Input for this task:

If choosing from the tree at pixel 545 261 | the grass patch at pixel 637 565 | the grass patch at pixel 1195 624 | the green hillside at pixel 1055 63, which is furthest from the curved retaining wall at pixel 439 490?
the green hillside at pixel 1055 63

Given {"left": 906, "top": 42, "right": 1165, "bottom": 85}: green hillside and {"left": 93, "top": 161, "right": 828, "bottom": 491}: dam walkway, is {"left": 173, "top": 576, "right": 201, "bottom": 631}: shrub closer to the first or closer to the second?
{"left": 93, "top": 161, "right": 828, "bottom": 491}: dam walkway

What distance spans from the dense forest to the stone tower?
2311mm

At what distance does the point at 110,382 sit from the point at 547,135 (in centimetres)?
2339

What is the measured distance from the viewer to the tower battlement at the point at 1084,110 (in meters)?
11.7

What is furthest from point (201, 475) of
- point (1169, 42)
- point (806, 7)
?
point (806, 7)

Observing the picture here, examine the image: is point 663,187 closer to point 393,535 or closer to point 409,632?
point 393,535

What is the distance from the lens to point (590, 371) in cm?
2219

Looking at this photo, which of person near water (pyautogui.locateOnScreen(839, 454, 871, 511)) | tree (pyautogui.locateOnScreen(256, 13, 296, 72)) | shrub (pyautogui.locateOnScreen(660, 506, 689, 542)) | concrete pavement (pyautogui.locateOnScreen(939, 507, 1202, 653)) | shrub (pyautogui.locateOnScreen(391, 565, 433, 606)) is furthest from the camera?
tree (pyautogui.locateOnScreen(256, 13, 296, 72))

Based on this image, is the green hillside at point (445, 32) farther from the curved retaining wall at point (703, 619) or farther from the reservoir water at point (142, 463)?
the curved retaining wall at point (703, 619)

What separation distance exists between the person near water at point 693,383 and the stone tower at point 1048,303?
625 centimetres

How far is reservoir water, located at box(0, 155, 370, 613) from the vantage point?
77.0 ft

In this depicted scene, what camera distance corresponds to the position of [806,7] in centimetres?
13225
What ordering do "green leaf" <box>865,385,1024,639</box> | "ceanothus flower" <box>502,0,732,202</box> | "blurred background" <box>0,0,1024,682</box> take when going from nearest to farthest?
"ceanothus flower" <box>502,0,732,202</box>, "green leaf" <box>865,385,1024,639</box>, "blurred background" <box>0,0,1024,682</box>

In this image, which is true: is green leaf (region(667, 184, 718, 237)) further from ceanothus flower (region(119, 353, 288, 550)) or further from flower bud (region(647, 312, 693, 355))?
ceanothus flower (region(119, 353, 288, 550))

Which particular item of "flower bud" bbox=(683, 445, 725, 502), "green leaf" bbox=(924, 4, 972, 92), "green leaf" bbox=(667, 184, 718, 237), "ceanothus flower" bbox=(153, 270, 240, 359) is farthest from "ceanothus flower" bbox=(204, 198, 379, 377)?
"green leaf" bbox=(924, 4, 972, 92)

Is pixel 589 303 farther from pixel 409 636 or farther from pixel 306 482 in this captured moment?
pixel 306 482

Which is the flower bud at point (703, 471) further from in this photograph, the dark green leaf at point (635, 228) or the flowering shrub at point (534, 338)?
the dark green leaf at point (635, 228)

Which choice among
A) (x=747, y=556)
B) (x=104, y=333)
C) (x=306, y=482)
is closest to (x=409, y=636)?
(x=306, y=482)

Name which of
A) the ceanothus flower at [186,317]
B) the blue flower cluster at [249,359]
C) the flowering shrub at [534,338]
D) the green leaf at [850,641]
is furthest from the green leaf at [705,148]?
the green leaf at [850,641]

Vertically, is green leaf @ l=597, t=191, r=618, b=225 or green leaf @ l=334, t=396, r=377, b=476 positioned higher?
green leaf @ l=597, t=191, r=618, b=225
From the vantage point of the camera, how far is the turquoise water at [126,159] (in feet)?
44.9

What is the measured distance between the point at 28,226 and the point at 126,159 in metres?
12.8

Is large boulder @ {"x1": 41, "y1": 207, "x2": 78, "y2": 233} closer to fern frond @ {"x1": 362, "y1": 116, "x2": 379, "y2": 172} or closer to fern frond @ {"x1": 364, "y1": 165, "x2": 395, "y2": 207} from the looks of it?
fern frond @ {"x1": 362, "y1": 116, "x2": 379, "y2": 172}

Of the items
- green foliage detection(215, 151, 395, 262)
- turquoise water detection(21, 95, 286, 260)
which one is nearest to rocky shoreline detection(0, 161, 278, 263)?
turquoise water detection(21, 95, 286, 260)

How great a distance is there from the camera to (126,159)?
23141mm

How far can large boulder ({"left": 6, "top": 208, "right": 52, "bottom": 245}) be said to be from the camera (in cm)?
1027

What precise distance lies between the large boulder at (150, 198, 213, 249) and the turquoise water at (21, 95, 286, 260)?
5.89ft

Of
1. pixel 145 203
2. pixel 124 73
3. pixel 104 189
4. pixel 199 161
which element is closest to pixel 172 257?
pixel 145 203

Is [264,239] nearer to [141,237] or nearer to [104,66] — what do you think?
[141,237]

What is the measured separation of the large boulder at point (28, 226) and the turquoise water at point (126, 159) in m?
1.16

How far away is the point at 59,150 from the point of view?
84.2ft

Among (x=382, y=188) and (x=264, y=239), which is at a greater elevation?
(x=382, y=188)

What is being asked: Rewrite the data above with each "vantage point" changed to "viewpoint", keeping every other character the same.

Response:
If choosing from the tree at pixel 545 261 | the grass patch at pixel 637 565 | the grass patch at pixel 1195 624 | the green hillside at pixel 1055 63, which is furthest from the curved retaining wall at pixel 439 490?
the green hillside at pixel 1055 63

Given {"left": 906, "top": 42, "right": 1165, "bottom": 85}: green hillside and {"left": 93, "top": 161, "right": 828, "bottom": 491}: dam walkway, is {"left": 173, "top": 576, "right": 201, "bottom": 631}: shrub closer to the first or closer to the second?
{"left": 93, "top": 161, "right": 828, "bottom": 491}: dam walkway

What distance spans from the dense forest to the stone tower?
2311mm

At what distance does the point at 110,382 sit from the point at 547,135 (in centimetres)?
2339

What is the measured distance from the viewer to the tower battlement at the point at 1084,110 (in meters)?
11.7

What is furthest from point (201, 475) of
- point (1169, 42)
- point (806, 7)
?
point (806, 7)

Observing the picture here, examine the image: is point 663,187 closer to point 393,535 or closer to point 409,632?
point 393,535

What is the distance from the lens to point (590, 371) in cm?
2219

Looking at this photo, which of person near water (pyautogui.locateOnScreen(839, 454, 871, 511)) | tree (pyautogui.locateOnScreen(256, 13, 296, 72)) | shrub (pyautogui.locateOnScreen(660, 506, 689, 542)) | concrete pavement (pyautogui.locateOnScreen(939, 507, 1202, 653)) | shrub (pyautogui.locateOnScreen(391, 565, 433, 606)) is furthest from the camera?
tree (pyautogui.locateOnScreen(256, 13, 296, 72))

Based on this image, is the green hillside at point (445, 32) farther from the curved retaining wall at point (703, 619) or farther from the reservoir water at point (142, 463)?
the curved retaining wall at point (703, 619)

What separation distance exists between the person near water at point 693,383 and the stone tower at point 1048,303?
625 centimetres

How far is reservoir water, located at box(0, 155, 370, 613) from the viewpoint?
77.0 ft

In this depicted scene, what camera distance corresponds to the position of [806,7] in centimetres?
13225
What ordering do "green leaf" <box>865,385,1024,639</box> | "ceanothus flower" <box>502,0,732,202</box> | "blurred background" <box>0,0,1024,682</box> take when going from nearest to farthest?
"ceanothus flower" <box>502,0,732,202</box>, "green leaf" <box>865,385,1024,639</box>, "blurred background" <box>0,0,1024,682</box>

In this image, which is true: is green leaf (region(667, 184, 718, 237)) further from ceanothus flower (region(119, 353, 288, 550)) or further from flower bud (region(647, 312, 693, 355))?
ceanothus flower (region(119, 353, 288, 550))

Which particular item of "flower bud" bbox=(683, 445, 725, 502), "green leaf" bbox=(924, 4, 972, 92), "green leaf" bbox=(667, 184, 718, 237), "ceanothus flower" bbox=(153, 270, 240, 359) is farthest from "ceanothus flower" bbox=(204, 198, 379, 377)?
"green leaf" bbox=(924, 4, 972, 92)

Is pixel 589 303 farther from pixel 409 636 or farther from pixel 306 482 in this captured moment?
pixel 306 482

Which is the flower bud at point (703, 471) further from in this photograph, the dark green leaf at point (635, 228) or the flowering shrub at point (534, 338)?
the dark green leaf at point (635, 228)

Which choice among
A) (x=747, y=556)
B) (x=104, y=333)
C) (x=306, y=482)
is closest to (x=409, y=636)?
(x=306, y=482)

Name which of
A) the ceanothus flower at [186,317]
B) the blue flower cluster at [249,359]
C) the flowering shrub at [534,338]
D) the green leaf at [850,641]
is furthest from the green leaf at [705,148]?
the green leaf at [850,641]

Vertically, is green leaf @ l=597, t=191, r=618, b=225 or green leaf @ l=334, t=396, r=377, b=476 positioned higher?
green leaf @ l=597, t=191, r=618, b=225
From the viewpoint of the camera, how far is the turquoise water at [126,159] (in feet)?
44.9

What is the measured distance between the point at 28,226 and the point at 126,159 in metres?
12.8

Is large boulder @ {"x1": 41, "y1": 207, "x2": 78, "y2": 233} closer to fern frond @ {"x1": 362, "y1": 116, "x2": 379, "y2": 172} or closer to fern frond @ {"x1": 364, "y1": 165, "x2": 395, "y2": 207} from the looks of it?
fern frond @ {"x1": 362, "y1": 116, "x2": 379, "y2": 172}

Of the items
- green foliage detection(215, 151, 395, 262)
- turquoise water detection(21, 95, 286, 260)
which one is nearest to rocky shoreline detection(0, 161, 278, 263)?
turquoise water detection(21, 95, 286, 260)

How great a distance is there from the camera to (126,159)?
23141mm

How far can large boulder ({"left": 6, "top": 208, "right": 52, "bottom": 245}) be said to be from the camera (in cm)?
1027

What precise distance lies between the large boulder at (150, 198, 213, 249) and the turquoise water at (21, 95, 286, 260)?
5.89ft

Of
1. pixel 145 203
2. pixel 124 73
3. pixel 104 189
4. pixel 199 161
which element is closest to pixel 172 257?
pixel 145 203

Is [264,239] nearer to [141,237] or nearer to [104,66] — what do you think?
[141,237]

What is the measured separation of the large boulder at point (28, 226) and the turquoise water at point (126, 159) in m?
1.16

How far away is the point at 59,150 from the point of view?
84.2ft

Among (x=382, y=188) and (x=264, y=239), which is at a greater elevation?
(x=382, y=188)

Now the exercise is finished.